Austria

Neuer Gerichtshof: Kritik an Weber-Vorschlag

Der große Verhandlungssaal des EuGH in Luxemburg.
Der große Verhandlungssaal des EuGH in Luxemburg. (c) Die Presse/Benedikt Kommenda

Der EVP-Chef ist für eine Streitschlichtung zwischen EuGH und nationalen Gerichten. EU-Experte Obwexer ist dagegen.

Im Streit zwischen Deutschland und der EU wegen des umstrittenen Urteils des deutschen Verfassungsgerichtes zur Europäischen Zentralbank (EZB) hat jetzt der Chef der EVP-Fraktion im EU-Parlament, Manfred Weber, neue Ideen eingebracht. Weber schlug vor, ein Streitschlichtungsverfahren zwischen dem EuGH und nationalen Gerichtshöfen einzuführen sowie „langfristig“ einen Kompetenzgerichtshof einzurichten.

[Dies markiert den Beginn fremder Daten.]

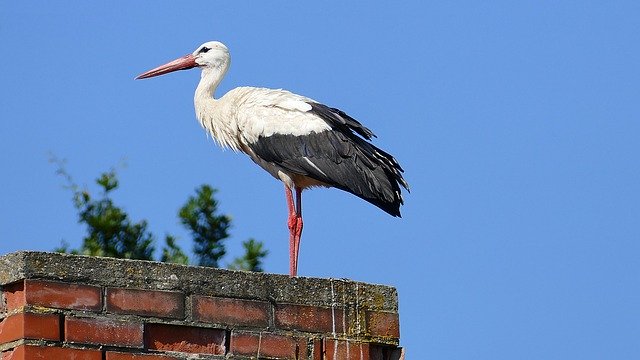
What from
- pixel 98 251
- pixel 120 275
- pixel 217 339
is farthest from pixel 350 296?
pixel 98 251

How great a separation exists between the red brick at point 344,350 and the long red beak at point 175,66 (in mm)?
6302

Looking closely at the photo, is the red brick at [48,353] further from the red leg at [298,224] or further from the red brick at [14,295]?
the red leg at [298,224]

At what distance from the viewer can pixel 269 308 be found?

Der Innsbrucker Experte für EU-Recht, Walter Obwexer, hält nur wenig von diesen Ideen. „Ich halte den Vorschlag von Manfred Weber, ein Streitschlichtungsverfahren einzuführen, unionsrechtlich nicht für zielführend“, sagt er zur „Presse“.

Zum einen würde es die klare Zuständigkeitsverteilung zwischen den Gerichten verwässern, zum anderen das bereits bestehende Verfahren der Zusammenarbeit zwischen dem EuGH und den nationalen Gerichten – konkret das Vorabentscheidungsverfahren – unterlaufen, meint Obwexer.
Mit dem EZB-Urteil hat sich Karlsruhe erstmals gegen ein Urteil des EuGH gestellt. Die EU-Kommission prüft daher, ob es ein Vertragsverletzungsverfahren gegen Deutschland einleiten soll. Aus diesem Grund hat Weber nun im ZDF ein Streitschlichtungsverfahren angeregt. „Es gab Applaus aus Polen, es gab Applaus aus Ungarn. Die politische Wirkung des Urteils ist leider Gottes für die Rechtsgemeinschaft Europas ein großer Schaden,“ begründete Weber seinen Vorschlag.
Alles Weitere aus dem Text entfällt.